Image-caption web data

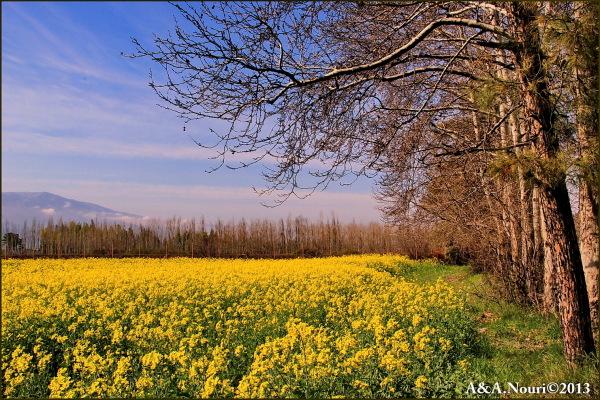secrets of yellow!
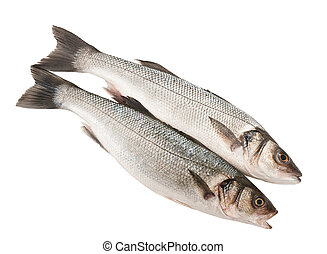 Sea bass - Two Sea bass isolated on white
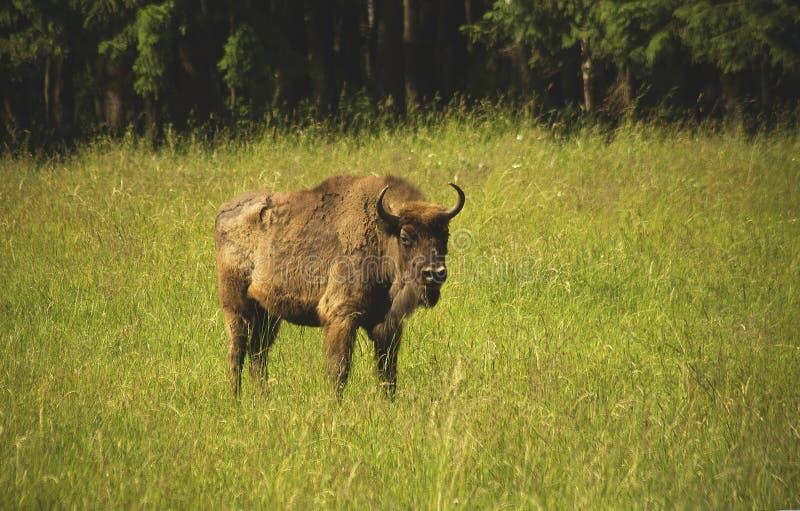 Bonasus do bisonte imagens de stock royalty free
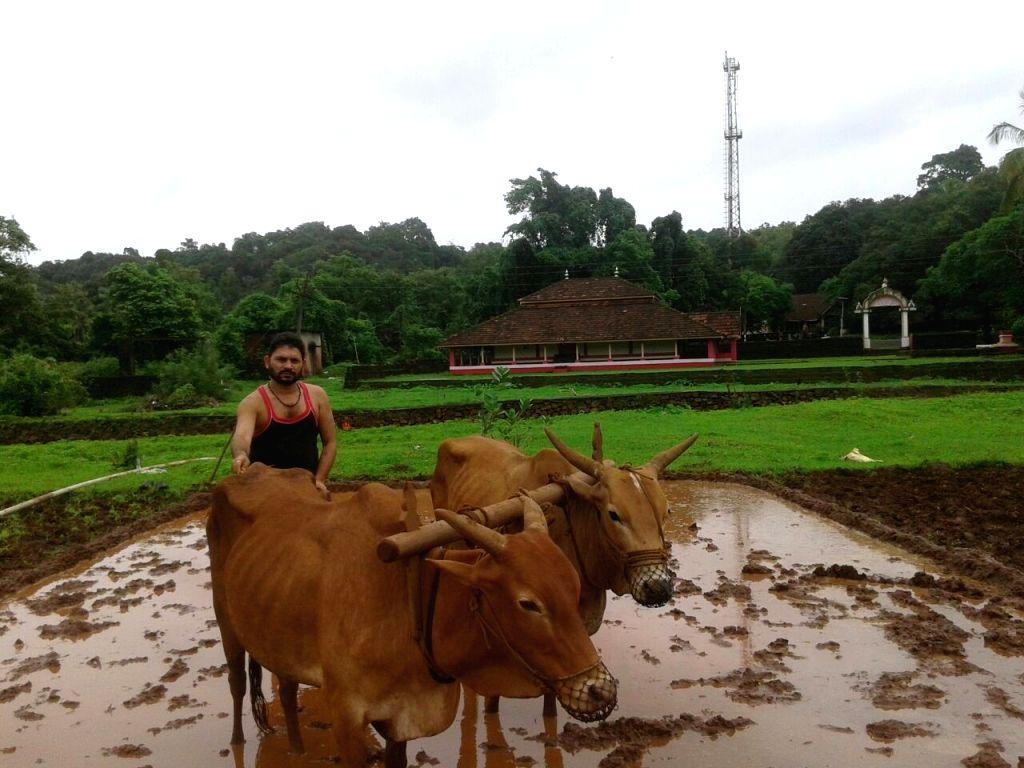 Wada (Maharashtra): A farmer tills his field in Wada of Maharashtra`s Devgad on June 28, 2017.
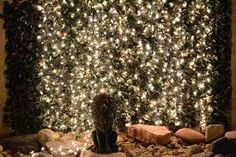 Image result for christmas twinkle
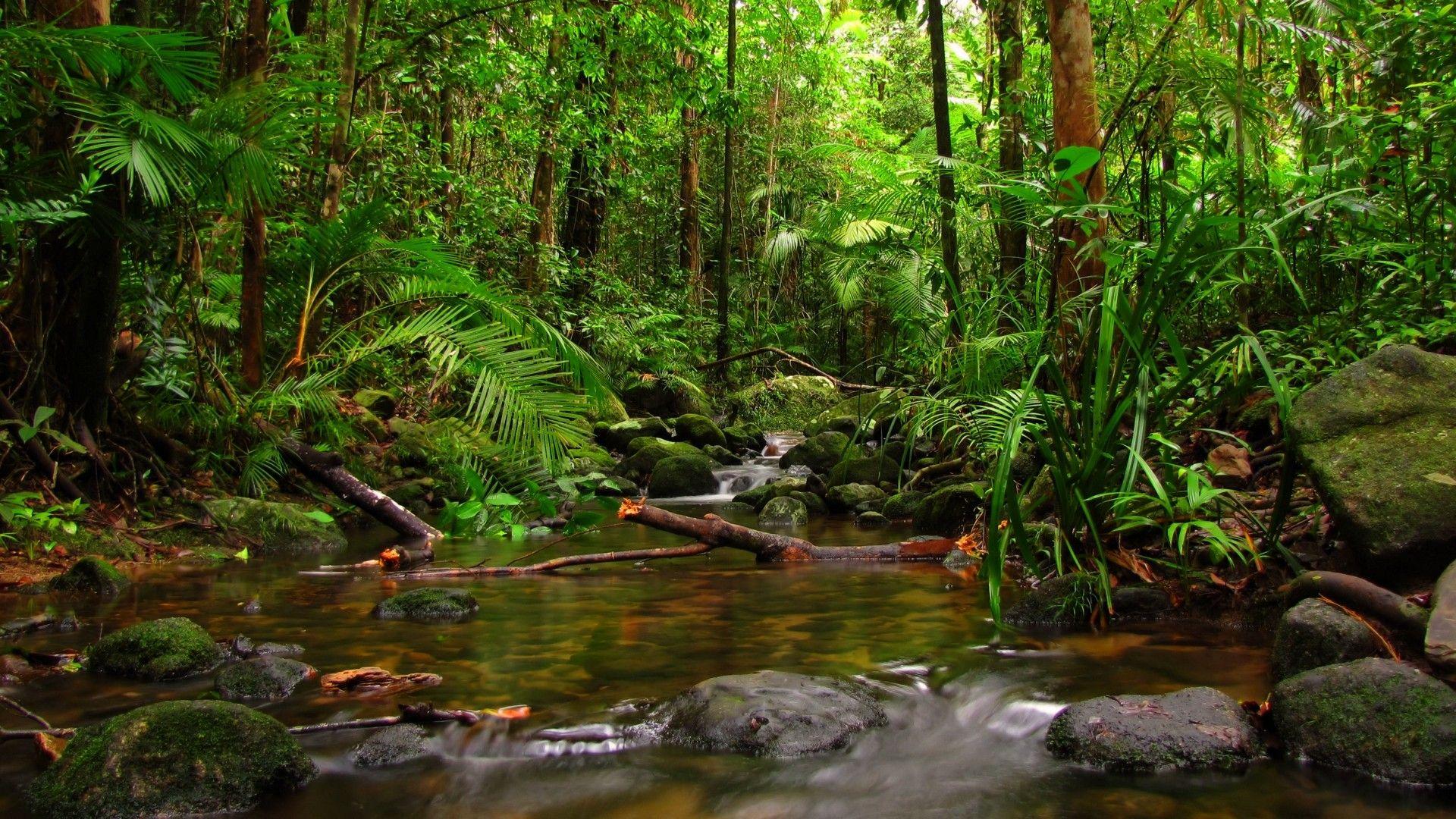 River Jungle Forest Nature HD 1920x1080 | Desktop Wallpaper in 2019 | Rainforest pictures ...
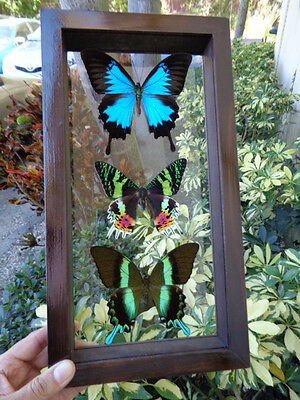 3 Real Butterflies Frame, Amazing Butterfly Mounted Double Glass
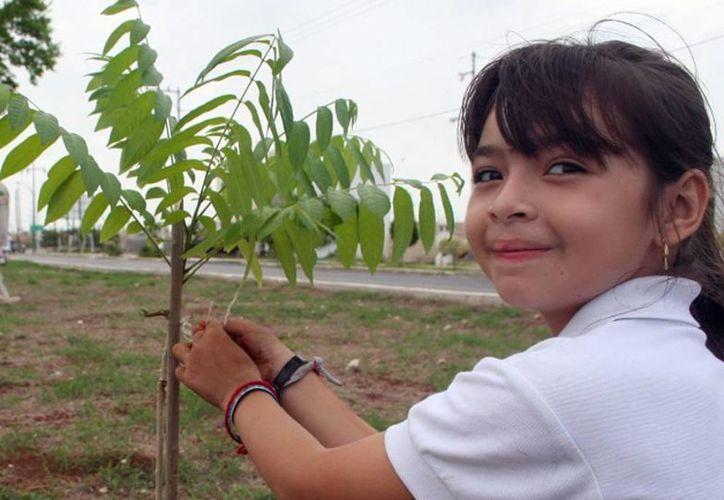 La campaña  '¡Festejemos al arbol!' finalizó con la siembra de 50 árboles  entre caobas, ciricotes, huanos, robles y balché. (Foto de contexto. Archivo/SIPSE)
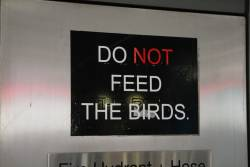 'Do NOT feed the birds' sign at Southern Cross Station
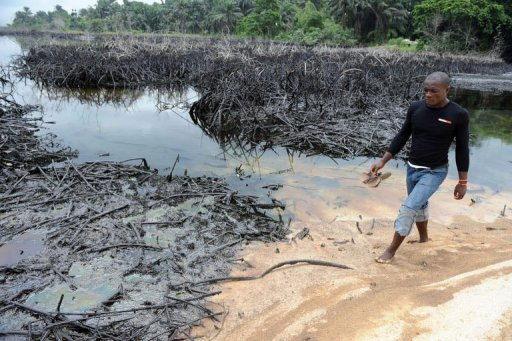 Un rivage souillé par du pétrole dans le delta du Niger en juin 2010 AFP/Archives Pius Utomi Ekpei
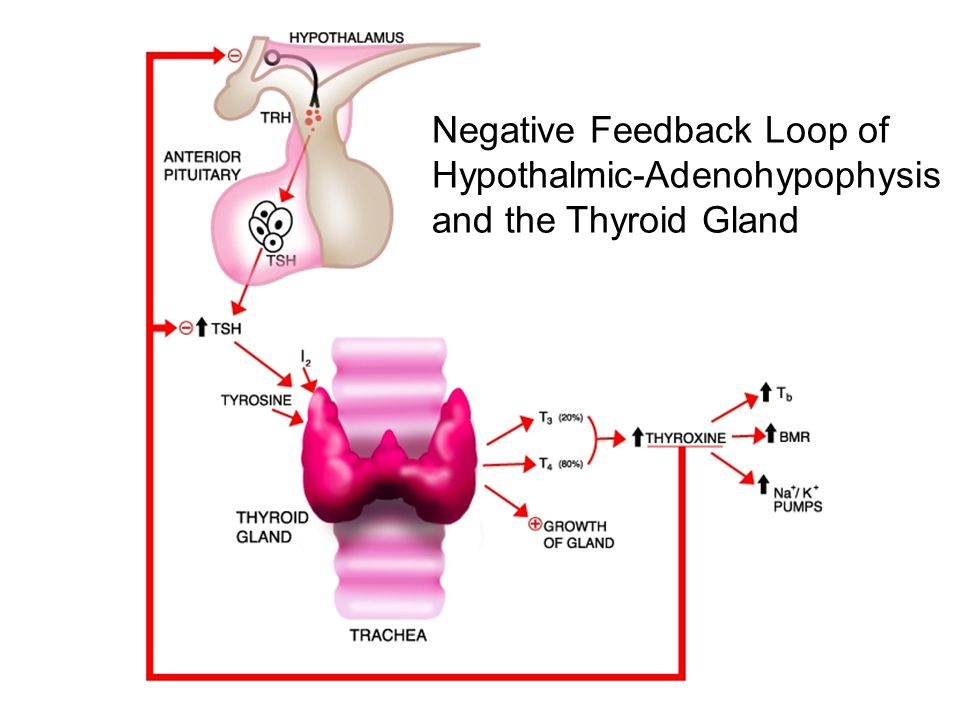 Negative Feedback Loop of Hypothalmic-Adenohypophysis and the Thyroid Gland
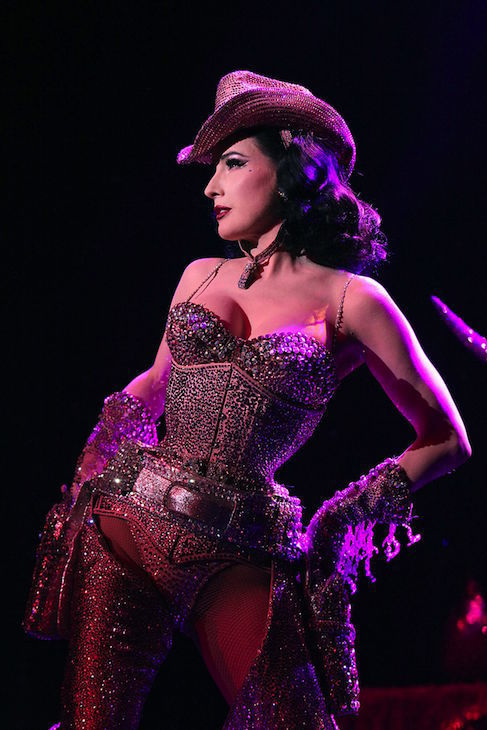 Dita Von Teeese in The Art of the Teese. by Jennifer Mitchell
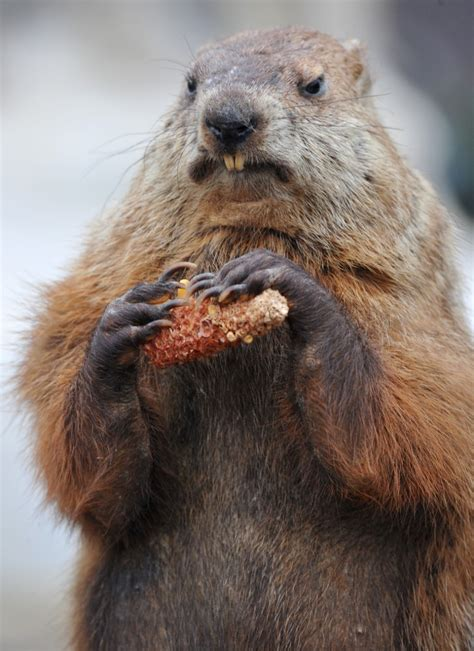 groundhog day best best photos of punxsutawney phil groundhog day groundhog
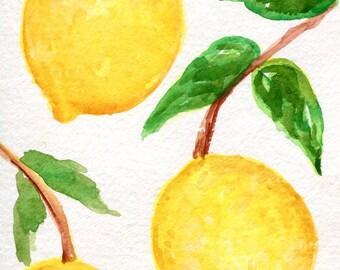 Lemons watercolor painting, lemon orchard 4 x 6 kitchen lemon watercolor painting, citrus fruit art, SharonFosterArt Farmhouse Decor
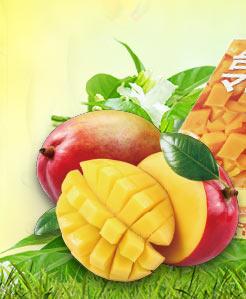 2019熱帶水果季預購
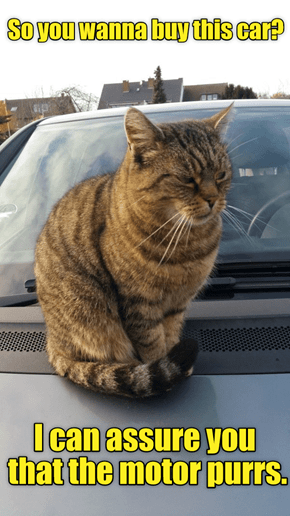 Car Salesman Cat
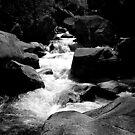 Deep River by CXCBEAR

What is required: With pictures excluded, reproduce exactly the lines above from the one containing "Negative Feedback Loop" down to the one containing "Car Salesman Cat", those two included.

Task answer:
 Negative Feedback Loop of Hypothalmic-Adenohypophysis and the Thyroid Gland
 Dita Von Teeese in The Art of the Teese. by Jennifer Mitchell
 groundhog day best best photos of punxsutawney phil groundhog day groundhog
 Lemons watercolor painting, lemon orchard 4 x 6 kitchen lemon watercolor painting, citrus fruit art, SharonFosterArt Farmhouse Decor
 2019熱帶水果季預購
 Car Salesman Cat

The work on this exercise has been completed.